LANGFLOW_COMPONENT_CATEGORY_BLOCKLISTComma-separated list of component category names to exclude. If empty (default), no categories are excluded. Applied after the allowlist.

Category names are case-insensitive.

Component categories

Category names in the allowlist and blocklist match the component index (e.g. top-level folders under lfx.components). The virtual keyword core in the allowlist or blocklist expands to the following core categories (aligned with the frontend sidebar):

  • input_output, data_source, models_and_agents, llm_operations, files_and_knowledge, processing, flow_controls, utilities, prototypes, tools, agents, data, logic, helpers, models, vectorstores, inputs, outputs, prompts, chains, documentloaders, link_extractors, output_parsers, retrievers, textsplitters, toolkits

Provider-specific and other categories (e.g. openai, anthropic, google, langchain_utilities) are also valid; the full set depends on your LFX version and index.

How to use in LFX

  1. Set one or both environment variables before running lfx serve or lfx run. The filter is applied when the component index is loaded.

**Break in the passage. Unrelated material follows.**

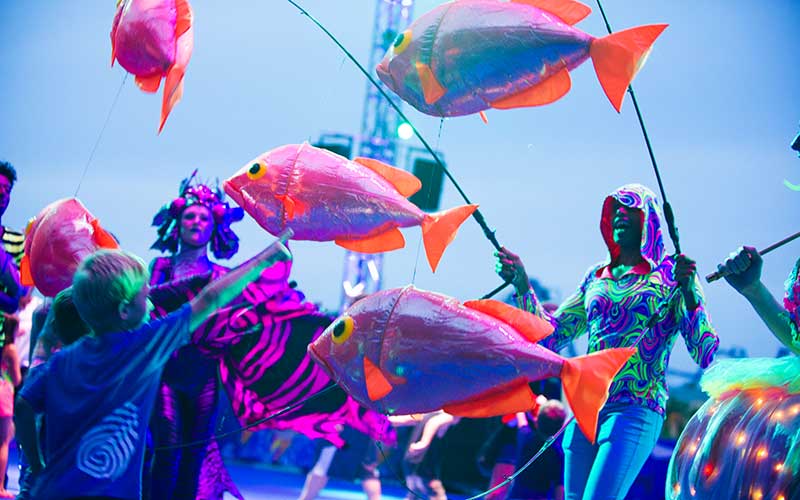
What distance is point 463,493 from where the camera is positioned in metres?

Allowlist only — restrict to specific categories:

bash
export LANGFLOW_COMPONENT_CATEGORY_ALLOWLIST="openai,anthropic,google,processing,input_output"
uv run lfx serve my_flow.json

Blocklist only — load all categories except the ones you exclude:

bash
export LANGFLOW_COMPONENT_CATEGORY_BLOCKLIST="prototypes,langchain_utilities"
uv run lfx run my_flow.json "Hello"

Virtual core keyword — use core in the allowlist or blocklist to refer to all core categories at once (e.g. allow only core categories, or exclude all core from a broader set):

bash
export LANGFLOW_COMPONENT_CATEGORY_ALLOWLIST="core"
uv run lfx serve my_flow.json

License

MIT License. See LICENSE for details.